Reserve Bank Governor Adrian Orr. The Reserve Bank's rate cuts will make themselves felt this year. Photo / File
COMMENT:
Glum seems to be the state of business sentiment here and now. At least that is what the latest NZIER quarterly survey of business opinion (QSBO) would suggest.
But other indicators provide a more cheerful view.
The QSBO's measure of firms' own trading activity found a net 11 percent reporting a fall in the last three months of 2019, when the long-run average for that indicator is a net 11 per cent recording an increase.
That implies an economy suffering from soft demand and would be consistent, the institute tells us, with annual gross domestic product growth of a scant 1 per cent.
But that particular indicator was just as weak in the September quarter when GDP actually rose 0.7 per cent, making 2.3 per cent for the year. The survey's domestic trading activity readings have proven weaker than GDP outcomes for about a year now, even if historically they have been a pretty reliable indicator.
In any case, looking forward, indicators of household incomes and wealth — important for firms chasing the consumer's dollar — are looking better than they have done, as is the international environment. Nor can the prospect of some loosening of the Government's purse strings in this election year be ruled out.
The labour market is tight. Demand for labour has been growing fast enough to absorb an historically strong sustained increase in the labour force from net migration, while the participation rate has remained above 70 per cent. The "prime age" employment rate — the share of people aged between 15 and 64 who are employed — is 77.4 per cent, a rate exceeded by only four of 36 OECD countries.
For at least the past year, the QSBO has been showing a marked gap between firms' employment intentions (for the next three months) and reported outcomes (headcount changes over the past three months).
That gap indicates widespread and persistent difficulty finding the people employers need. And the survey's measure of the ease of finding skilled labour in particular is deep in negative territory.
When about two-thirds of the increase in the labour force is coming from the airport rather than out of NZ schools and universities, the Immigration Minister should be in the gun over the skills gap.
One consequence of a tight labour market is that we are seeing, at last, some decent wage growth. In the year ended last September, private sector ordinary-time hourly earnings rose 3.9 per cent. Add in the public sector and overtime and the increase was 4.2 per cent, up from 2.9 per cent in the September 2018 year and 2.2 per cent the year before that.

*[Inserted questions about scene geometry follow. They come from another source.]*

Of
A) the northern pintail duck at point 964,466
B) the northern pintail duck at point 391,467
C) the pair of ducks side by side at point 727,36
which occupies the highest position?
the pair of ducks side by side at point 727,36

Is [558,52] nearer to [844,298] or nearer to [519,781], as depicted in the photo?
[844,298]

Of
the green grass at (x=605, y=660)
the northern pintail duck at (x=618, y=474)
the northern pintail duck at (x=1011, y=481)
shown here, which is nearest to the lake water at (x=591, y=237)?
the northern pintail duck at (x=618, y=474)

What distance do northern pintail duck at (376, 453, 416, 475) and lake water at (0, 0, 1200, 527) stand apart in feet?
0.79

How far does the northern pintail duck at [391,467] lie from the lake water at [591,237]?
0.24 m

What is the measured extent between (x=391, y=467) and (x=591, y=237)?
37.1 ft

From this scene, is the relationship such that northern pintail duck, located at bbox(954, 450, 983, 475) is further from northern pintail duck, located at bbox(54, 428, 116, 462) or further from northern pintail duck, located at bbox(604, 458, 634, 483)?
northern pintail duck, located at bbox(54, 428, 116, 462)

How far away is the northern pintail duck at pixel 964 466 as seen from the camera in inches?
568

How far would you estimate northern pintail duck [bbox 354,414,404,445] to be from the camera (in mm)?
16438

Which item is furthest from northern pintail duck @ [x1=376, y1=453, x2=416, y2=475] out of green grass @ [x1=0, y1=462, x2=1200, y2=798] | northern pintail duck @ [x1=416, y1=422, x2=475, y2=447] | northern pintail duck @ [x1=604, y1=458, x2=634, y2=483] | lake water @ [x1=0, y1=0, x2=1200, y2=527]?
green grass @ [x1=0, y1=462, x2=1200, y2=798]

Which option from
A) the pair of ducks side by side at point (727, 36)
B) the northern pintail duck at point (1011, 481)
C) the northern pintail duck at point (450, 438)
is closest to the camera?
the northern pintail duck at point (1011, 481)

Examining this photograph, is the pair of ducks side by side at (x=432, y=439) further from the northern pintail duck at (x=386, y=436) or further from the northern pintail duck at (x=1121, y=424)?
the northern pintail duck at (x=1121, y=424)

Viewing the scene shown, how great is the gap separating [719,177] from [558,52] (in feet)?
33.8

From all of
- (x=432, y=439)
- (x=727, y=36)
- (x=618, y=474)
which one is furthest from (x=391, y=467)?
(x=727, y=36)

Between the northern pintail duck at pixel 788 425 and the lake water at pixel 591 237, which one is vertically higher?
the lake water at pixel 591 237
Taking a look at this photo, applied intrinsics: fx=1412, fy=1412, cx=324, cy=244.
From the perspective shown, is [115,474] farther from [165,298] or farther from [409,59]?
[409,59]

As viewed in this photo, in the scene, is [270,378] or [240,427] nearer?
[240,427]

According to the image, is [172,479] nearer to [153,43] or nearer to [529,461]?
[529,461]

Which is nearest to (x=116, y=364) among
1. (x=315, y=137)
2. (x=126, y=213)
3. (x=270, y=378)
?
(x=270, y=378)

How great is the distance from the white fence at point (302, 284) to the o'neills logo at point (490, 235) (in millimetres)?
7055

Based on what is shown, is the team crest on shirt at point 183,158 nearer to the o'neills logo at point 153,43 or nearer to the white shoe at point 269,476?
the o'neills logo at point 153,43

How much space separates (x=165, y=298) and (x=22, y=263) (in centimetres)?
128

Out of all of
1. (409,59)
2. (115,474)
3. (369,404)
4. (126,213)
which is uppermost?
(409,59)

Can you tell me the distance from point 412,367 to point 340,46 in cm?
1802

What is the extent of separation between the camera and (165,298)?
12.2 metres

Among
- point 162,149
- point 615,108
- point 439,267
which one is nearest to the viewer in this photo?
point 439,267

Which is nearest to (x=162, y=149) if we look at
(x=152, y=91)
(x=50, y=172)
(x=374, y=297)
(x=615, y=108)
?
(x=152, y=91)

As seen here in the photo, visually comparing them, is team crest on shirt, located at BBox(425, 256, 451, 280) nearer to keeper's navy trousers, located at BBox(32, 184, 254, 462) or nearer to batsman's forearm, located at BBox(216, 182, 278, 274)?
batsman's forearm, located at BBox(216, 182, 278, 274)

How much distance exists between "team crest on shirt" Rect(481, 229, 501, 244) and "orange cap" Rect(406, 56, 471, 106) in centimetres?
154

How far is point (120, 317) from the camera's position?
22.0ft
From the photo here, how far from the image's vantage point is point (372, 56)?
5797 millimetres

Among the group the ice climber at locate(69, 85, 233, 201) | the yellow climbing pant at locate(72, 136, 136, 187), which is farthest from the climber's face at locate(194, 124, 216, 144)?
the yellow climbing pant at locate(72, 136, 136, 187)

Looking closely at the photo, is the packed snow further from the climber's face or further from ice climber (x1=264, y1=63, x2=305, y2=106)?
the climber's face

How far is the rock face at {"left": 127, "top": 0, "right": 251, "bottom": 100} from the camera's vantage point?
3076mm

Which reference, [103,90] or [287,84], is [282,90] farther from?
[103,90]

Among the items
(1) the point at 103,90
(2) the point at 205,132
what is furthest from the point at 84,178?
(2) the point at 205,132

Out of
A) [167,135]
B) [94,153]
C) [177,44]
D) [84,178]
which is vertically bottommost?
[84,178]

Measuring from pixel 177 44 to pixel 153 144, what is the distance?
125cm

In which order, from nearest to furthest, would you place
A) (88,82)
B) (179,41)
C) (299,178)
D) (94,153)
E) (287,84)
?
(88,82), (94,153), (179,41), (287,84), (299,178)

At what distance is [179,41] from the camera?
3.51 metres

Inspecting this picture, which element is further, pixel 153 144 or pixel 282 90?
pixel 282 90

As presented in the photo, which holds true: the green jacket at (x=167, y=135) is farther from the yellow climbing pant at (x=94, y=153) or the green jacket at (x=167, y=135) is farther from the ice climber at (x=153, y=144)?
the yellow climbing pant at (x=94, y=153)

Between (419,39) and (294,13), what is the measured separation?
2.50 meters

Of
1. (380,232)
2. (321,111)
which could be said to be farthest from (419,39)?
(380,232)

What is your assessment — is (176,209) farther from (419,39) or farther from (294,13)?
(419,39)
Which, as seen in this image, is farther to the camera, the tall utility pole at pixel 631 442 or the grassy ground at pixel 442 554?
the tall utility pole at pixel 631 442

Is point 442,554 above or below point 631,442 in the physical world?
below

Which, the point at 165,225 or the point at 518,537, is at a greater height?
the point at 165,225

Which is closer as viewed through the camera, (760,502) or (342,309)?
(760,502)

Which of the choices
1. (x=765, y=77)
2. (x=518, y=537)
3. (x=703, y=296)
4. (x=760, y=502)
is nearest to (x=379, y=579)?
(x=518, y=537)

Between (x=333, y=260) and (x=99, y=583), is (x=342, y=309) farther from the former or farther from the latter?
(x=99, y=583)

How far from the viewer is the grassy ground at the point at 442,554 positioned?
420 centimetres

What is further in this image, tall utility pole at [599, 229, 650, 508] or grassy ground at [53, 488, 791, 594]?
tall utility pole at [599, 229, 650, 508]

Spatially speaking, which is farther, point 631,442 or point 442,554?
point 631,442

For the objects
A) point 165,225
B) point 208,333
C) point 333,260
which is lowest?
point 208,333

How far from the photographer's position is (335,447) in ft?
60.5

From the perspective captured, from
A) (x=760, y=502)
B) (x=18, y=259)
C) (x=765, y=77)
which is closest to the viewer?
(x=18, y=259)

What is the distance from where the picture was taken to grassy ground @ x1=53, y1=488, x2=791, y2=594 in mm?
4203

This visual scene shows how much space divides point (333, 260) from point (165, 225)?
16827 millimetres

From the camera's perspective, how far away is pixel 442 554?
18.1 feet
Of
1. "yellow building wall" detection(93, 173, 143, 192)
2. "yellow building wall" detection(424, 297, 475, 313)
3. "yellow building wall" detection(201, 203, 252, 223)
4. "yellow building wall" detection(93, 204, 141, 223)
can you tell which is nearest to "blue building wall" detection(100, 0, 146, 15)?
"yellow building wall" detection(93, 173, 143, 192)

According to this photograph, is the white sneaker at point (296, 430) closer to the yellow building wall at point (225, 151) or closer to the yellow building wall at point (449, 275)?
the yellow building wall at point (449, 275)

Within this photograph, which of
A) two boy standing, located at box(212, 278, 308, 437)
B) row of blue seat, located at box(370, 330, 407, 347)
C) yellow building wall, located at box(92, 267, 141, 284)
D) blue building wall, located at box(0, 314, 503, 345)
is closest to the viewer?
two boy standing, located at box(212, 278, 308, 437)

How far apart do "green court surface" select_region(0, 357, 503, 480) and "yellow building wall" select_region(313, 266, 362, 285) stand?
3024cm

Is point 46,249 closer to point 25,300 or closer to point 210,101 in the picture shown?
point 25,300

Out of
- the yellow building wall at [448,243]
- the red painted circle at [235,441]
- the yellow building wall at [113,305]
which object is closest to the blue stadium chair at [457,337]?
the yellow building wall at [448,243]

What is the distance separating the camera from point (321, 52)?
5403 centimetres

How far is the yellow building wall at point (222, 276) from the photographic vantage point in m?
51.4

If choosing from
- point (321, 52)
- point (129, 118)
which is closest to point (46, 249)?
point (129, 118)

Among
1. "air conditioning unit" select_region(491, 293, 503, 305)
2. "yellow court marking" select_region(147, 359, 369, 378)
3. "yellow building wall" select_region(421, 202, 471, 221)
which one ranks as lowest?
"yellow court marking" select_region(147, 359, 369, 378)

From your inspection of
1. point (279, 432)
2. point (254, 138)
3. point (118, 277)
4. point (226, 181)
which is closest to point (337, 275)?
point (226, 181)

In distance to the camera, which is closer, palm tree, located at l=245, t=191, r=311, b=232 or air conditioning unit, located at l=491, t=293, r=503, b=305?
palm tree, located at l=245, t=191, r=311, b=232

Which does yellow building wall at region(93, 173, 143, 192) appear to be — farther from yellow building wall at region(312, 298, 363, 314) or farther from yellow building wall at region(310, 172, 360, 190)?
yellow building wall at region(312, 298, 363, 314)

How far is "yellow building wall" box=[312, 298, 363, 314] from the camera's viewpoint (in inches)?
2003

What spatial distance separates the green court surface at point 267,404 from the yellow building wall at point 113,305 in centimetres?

While this rate of wage inflation no doubt contributes to the squeeze on profitability the QSBO discerns, rising household incomes are positive for consumer-facing businesses' top line. One firm's employees are other firms' customers.
Meanwhile, the lagged effects of last year's official cash rate cuts should be felt this year.
One of the main ways they will be felt is to push up house prices, making the two-thirds of households that are owner-occupiers feel wealthier and more inclined to spend some of their increased equity.
Whether lower interest rates will encourage business to invest more, as the Reserve Bank hopes, is more debatable.
The QSBO found a net 3 per cent of firms saying they expect to spend less on plant and machinery over the next 12 months than they did over the past 12 months.
But that caution is not related to the cost of borrowing — and with interest rates at historic lows, it would be odd if it was. Only 4 per cent of firms cite finance as the factor most limiting their ability to lift turnover.
It is worth noting, however, that the QSBO does not directly survey the agriculture sector. If it did, that 4 per cent would almost certainly be higher.
So let's assume businesses' caution on investment reflects uncertainty driven by the news flow, domestic and international.
The latter ought to improve. There is a truce, at least, in the trade war between the United States and China.
More broadly, the OECD compiles composite leading indicators of economic momentum for its own members and the major emerging markets. The latest set, released this week, show growth stabilising in most advanced economies and China, albeit at a lower level than in the past.
New Zealand, meanwhile, is enjoying an exceptionally favourable mix of export and import prices. The terms of trade have been more favourable than this only once since the 1950s. That was two years ago.
The ANZ commodity price index rose 12.9 per cent in New Zealand dollar terms over the course of 2019 and Fonterra is forecasting a payout of $7 a kilogram or better for the current season.
Domestically, a key source of uncertainty relates to fiscal policy.
The construction sector in particular will be keenly awaiting more details on the composition and timing of the increase in infrastructure spending the Government foreshadowed last month.
And as far as its operating expenditure and the modest $900 million deficit now forecast for the current year are concerned, it is worth noting that a week after the Treasury closed off its forecasts for tax revenue, Statistics NZ released national accounts which revised upward by just over $4 billion the level of nominal GDP — a proxy for the tax base — at the start of the current year.
So the forecast deficit might not eventuate. And even if it does, given how low Government debt is by international standards and how cheaply it can borrow, there is no fiscal excuse for May's Budget failing to address the social deficit it inherited.
Altogether it suggests a happier New Year than the QSBO would imply.